Now it’s important for us at Pain Concern to have your feedback on these podcasts so that we know that what we’re doing is relevant and useful, and to know what we’re doing well, or maybe not so well. So do please leave your comments or ratings on whichever platform you’re listening to this on, or the Pain Concern website, of course, which is painconcern.org.uk. That’ll help us develop and plan future editions of Airing Pain.

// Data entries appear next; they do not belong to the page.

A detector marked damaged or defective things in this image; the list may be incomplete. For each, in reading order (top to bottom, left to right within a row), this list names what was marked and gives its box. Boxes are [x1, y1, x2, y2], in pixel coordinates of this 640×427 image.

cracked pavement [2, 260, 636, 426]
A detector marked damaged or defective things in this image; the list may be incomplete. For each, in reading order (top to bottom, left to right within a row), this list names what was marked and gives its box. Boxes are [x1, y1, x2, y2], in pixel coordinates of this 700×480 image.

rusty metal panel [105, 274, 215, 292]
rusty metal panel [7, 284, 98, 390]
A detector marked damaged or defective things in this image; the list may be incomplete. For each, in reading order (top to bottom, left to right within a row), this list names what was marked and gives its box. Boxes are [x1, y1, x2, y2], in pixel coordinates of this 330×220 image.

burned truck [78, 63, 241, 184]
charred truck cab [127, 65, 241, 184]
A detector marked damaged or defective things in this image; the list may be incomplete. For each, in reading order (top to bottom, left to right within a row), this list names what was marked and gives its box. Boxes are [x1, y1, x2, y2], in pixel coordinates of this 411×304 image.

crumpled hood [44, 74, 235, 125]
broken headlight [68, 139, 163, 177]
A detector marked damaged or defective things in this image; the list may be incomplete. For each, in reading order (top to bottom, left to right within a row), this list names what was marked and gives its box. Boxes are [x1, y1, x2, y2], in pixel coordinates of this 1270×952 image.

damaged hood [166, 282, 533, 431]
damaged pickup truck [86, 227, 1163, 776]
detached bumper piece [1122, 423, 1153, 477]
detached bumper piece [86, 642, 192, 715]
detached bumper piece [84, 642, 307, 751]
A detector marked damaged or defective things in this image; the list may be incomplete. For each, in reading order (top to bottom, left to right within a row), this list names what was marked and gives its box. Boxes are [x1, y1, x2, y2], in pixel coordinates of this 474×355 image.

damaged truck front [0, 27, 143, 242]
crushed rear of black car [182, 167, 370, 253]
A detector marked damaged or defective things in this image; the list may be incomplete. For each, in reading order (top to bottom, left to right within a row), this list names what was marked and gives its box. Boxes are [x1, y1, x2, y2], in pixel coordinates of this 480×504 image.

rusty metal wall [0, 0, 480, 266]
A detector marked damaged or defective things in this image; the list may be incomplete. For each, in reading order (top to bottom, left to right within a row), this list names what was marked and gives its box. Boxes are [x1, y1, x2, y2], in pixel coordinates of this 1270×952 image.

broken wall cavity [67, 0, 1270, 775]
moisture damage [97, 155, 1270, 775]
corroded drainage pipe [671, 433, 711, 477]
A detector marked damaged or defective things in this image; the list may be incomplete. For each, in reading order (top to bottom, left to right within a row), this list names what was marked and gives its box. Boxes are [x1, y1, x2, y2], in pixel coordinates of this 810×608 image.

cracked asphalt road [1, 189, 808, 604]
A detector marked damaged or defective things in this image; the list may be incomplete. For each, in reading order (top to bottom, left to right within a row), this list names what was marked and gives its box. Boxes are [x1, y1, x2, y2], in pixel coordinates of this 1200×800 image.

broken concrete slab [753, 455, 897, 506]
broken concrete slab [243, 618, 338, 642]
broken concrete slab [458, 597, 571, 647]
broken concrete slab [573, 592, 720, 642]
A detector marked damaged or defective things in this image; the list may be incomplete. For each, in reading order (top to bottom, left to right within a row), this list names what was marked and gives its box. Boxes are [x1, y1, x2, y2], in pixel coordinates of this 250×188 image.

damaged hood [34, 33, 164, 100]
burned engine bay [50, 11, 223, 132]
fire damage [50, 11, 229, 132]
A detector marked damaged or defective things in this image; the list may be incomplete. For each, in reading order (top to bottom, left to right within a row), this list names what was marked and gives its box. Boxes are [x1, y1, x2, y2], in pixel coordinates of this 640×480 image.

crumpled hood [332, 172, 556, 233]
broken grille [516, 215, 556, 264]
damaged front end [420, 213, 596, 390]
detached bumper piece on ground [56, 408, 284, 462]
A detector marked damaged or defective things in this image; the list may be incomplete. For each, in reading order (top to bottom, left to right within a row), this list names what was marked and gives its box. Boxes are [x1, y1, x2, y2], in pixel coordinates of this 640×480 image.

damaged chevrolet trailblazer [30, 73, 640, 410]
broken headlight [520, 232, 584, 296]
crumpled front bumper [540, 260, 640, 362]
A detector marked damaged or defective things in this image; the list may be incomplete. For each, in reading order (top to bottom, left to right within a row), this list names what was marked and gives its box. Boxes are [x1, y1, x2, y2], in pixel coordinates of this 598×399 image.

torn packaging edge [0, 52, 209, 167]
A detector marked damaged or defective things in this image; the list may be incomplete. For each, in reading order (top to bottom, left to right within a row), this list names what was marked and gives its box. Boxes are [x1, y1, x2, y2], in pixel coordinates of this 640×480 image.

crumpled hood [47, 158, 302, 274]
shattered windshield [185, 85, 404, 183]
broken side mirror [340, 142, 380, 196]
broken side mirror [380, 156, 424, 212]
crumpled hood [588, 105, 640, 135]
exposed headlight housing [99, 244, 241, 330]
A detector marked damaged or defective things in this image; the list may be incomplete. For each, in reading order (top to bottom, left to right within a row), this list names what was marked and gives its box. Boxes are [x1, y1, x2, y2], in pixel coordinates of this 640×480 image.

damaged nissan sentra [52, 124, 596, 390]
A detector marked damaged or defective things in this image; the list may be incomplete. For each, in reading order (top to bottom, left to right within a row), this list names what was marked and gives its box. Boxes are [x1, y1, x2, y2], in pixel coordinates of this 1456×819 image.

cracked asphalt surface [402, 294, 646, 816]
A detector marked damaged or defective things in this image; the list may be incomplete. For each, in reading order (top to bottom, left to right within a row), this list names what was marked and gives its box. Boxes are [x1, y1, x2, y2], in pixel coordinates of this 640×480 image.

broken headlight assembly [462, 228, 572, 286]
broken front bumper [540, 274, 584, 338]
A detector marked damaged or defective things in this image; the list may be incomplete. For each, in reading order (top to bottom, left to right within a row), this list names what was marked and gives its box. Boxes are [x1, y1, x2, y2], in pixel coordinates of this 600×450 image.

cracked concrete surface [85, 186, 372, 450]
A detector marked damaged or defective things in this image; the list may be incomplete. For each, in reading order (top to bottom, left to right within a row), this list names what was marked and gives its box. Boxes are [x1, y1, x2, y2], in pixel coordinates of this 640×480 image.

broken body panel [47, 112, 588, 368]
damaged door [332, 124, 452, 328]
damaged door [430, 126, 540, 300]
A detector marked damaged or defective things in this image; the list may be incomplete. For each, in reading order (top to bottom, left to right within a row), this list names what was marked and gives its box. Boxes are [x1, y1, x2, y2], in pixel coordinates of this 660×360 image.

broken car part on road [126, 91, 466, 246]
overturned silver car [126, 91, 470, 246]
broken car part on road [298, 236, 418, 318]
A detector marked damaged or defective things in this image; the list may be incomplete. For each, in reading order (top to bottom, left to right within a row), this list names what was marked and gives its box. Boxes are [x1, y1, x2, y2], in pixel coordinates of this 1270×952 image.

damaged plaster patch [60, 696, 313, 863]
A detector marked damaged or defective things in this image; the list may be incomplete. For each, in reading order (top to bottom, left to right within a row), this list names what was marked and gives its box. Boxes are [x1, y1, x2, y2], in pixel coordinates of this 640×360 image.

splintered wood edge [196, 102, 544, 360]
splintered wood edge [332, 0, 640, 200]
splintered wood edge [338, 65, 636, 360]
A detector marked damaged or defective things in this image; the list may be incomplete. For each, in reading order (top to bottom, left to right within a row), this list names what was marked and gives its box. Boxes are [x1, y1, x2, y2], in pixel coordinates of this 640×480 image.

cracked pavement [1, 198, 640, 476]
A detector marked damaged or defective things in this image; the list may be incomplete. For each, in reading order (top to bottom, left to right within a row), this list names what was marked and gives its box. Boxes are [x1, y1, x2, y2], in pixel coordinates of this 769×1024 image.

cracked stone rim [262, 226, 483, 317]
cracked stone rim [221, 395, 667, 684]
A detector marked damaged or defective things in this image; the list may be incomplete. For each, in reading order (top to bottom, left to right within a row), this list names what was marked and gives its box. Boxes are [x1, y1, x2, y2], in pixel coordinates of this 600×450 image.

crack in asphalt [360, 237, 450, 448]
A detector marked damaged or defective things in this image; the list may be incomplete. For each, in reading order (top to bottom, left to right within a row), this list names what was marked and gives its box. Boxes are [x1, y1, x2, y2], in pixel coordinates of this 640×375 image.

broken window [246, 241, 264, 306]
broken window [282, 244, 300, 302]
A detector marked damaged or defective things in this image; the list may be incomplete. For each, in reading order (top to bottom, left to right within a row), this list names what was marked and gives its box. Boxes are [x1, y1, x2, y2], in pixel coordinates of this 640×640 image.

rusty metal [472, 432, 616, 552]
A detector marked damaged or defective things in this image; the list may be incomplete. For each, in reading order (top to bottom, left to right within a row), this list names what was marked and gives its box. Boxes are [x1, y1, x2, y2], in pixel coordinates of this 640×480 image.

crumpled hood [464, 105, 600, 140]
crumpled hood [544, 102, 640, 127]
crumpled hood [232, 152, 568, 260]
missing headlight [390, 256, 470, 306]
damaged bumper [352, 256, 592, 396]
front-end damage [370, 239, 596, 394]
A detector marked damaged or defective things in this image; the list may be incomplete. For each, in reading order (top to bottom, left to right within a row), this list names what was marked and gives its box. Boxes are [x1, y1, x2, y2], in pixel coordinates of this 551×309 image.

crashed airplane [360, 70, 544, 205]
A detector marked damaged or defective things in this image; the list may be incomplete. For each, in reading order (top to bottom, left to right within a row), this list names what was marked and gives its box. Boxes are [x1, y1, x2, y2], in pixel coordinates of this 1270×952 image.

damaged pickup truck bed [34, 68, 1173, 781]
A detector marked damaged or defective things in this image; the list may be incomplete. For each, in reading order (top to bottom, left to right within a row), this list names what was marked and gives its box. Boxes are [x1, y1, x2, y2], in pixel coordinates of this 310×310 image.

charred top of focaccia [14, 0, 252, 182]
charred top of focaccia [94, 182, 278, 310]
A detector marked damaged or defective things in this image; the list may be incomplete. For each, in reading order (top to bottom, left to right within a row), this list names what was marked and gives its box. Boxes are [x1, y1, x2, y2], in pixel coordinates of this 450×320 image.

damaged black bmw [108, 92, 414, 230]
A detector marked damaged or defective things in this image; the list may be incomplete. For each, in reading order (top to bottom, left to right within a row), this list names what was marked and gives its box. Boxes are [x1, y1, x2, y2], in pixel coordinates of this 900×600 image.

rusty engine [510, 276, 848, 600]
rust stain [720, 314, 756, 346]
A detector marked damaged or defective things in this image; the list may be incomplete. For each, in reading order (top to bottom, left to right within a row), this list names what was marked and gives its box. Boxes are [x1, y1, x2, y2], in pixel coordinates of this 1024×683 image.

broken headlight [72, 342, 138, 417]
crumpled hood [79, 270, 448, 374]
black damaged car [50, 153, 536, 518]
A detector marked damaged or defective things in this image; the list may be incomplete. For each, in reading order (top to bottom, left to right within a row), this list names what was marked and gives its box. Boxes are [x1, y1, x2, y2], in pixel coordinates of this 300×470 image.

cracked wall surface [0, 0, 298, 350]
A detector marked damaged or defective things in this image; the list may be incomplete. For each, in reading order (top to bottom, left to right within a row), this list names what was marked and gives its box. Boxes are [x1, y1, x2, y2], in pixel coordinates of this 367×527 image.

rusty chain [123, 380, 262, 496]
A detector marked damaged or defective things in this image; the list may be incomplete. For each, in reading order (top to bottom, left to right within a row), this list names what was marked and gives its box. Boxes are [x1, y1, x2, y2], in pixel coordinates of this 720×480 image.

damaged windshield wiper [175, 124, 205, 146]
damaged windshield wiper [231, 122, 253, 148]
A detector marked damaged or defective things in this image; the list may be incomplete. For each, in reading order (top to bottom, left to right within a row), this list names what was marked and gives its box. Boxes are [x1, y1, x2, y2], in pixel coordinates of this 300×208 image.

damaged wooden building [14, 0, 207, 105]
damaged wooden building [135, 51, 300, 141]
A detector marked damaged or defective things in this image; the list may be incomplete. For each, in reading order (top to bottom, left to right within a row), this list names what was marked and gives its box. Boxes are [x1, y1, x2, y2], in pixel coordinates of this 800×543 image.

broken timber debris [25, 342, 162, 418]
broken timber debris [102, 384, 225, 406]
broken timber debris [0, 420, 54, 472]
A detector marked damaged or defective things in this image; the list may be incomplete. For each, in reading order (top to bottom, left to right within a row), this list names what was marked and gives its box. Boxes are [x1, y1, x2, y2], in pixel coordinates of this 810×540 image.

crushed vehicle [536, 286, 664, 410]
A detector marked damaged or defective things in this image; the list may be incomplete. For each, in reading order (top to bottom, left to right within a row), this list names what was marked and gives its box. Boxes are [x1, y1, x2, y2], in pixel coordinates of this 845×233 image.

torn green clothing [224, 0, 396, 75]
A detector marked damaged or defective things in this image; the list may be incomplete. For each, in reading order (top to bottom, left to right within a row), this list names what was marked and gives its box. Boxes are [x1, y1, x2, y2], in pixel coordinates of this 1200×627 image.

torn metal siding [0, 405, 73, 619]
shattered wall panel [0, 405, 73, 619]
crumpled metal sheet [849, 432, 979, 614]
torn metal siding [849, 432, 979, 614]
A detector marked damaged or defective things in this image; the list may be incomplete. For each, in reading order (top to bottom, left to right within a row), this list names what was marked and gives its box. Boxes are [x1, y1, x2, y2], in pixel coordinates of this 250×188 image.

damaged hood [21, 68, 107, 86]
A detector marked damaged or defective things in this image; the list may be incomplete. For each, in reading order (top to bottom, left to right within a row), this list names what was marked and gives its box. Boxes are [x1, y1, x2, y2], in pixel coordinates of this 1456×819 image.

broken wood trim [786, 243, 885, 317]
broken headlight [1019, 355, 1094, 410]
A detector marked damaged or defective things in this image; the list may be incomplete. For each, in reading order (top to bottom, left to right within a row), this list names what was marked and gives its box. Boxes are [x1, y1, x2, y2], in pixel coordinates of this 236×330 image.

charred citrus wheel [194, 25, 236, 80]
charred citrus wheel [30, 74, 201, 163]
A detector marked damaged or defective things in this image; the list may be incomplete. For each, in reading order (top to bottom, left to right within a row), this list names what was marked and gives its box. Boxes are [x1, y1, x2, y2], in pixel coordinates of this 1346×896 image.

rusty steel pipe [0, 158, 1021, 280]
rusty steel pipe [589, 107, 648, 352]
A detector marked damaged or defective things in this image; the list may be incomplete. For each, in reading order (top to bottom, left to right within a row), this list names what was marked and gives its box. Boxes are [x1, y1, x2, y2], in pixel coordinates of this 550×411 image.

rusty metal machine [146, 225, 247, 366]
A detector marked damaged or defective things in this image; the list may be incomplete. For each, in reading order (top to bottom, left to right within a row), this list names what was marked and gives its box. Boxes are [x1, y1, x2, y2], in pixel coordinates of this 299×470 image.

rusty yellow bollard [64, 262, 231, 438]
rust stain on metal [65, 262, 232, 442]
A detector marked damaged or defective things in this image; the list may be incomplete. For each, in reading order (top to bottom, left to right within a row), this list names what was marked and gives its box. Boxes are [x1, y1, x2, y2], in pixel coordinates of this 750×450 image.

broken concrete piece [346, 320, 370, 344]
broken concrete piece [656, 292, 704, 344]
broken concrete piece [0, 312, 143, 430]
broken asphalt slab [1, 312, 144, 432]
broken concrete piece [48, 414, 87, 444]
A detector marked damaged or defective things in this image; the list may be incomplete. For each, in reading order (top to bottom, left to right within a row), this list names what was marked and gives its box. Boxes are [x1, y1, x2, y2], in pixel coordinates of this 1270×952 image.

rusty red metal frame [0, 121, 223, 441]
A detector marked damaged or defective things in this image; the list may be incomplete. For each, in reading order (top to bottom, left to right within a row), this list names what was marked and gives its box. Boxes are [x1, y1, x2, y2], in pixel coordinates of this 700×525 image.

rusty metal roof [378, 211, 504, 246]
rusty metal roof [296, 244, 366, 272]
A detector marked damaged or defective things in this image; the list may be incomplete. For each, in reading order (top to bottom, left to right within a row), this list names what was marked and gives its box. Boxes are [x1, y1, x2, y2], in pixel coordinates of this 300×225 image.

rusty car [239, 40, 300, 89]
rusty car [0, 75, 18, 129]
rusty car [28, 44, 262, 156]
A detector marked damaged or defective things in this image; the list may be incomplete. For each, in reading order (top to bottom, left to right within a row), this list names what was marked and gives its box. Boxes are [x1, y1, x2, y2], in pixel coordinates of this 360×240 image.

So I’ll end this edition of Airing Pain with Katelynn Boerner’s advice for healthcare professionals when dealing with young people.
Katelynn Boerner
There’s some shocking statistics in trans and gender-diverse healthcare research about the incredibly powerful impact of having one adult provide a safe and affirming environment for a young person in terms of how well that can predict risk of suicide. You know, as pain providers, again we’re not necessarily in any sort of position to comment on the legitimacy of someone’s gender identity or to make decisions about gender-related healthcare, but we are in a position to provide support. And I think that is a very privileged position we hold.